Eunice Johnson, who created the Ebony Fashion Fair in the mid-1950s and built it into a powerful social and financial success, was clairvoyant.

Johnson, who died January 3 at 93, saw, at a time when the worldwide fashion industry refused to, that black American women had a sense of beauty, grace and style and wanted to participate in the new fashion explosion that was just beginning to expand beyond the narrow confines of haute couture.

She also understood, even then when black Americans still endured pervasive discrimination, that black women would draw down sufficient economic benefit from America’s booming economy of the 1950s and 1960s to join the country’s expanding consumer society. In short, they were prepared to spend on fashion and on cosmetics that enhanced the varied skin shades of African Americans.

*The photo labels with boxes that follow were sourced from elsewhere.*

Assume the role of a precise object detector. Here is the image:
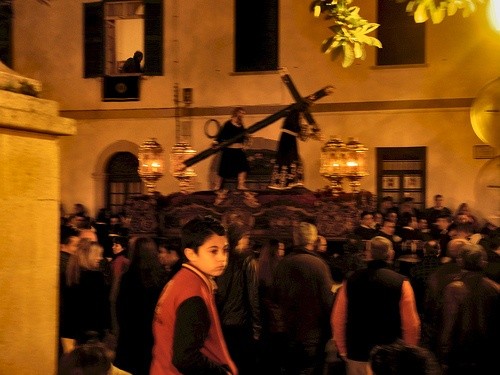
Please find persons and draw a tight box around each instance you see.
[212,107,249,190]
[268,102,314,191]
[213,195,500,375]
[122,51,143,73]
[150,215,238,375]
[59,202,185,375]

eunice-johnson-in-memoriam-copyIn that regard, Eunice Walker Johnson was as much a pioneer of modern Black America as her husband, the late John H. Johnson, head of the Chicago-based Johnson Publishing Company. The stable of magazines they founded in the 1940s – Ebony (whose name Eunice Johnson suggested), Jet, and Negro Digest (later, Black World) – became a cornerstone of Black America’s postwar success.

Her focus on fashion did not obscure the clear undertone that the Ebony Fashion Fair, which raised tens of millions for social causes and institutions, was intimately connected to the broader dynamic of advancement of black Americans then transforming American society.

Harold Koda, Curator in Charge of The Costume Institute, of New York, said earlier this week that Eunice Johnson had “upend(ed) prior definitions of beauty and self-worth … and blew open the narrow confines of what constituted prevailing traditional American standards of aesthetics. Through her ambitious world-view,” he added, “the ostensibly trivial world of fashion became a tool of empowerment, and … fashion became an inspired mechanism for equal rights.”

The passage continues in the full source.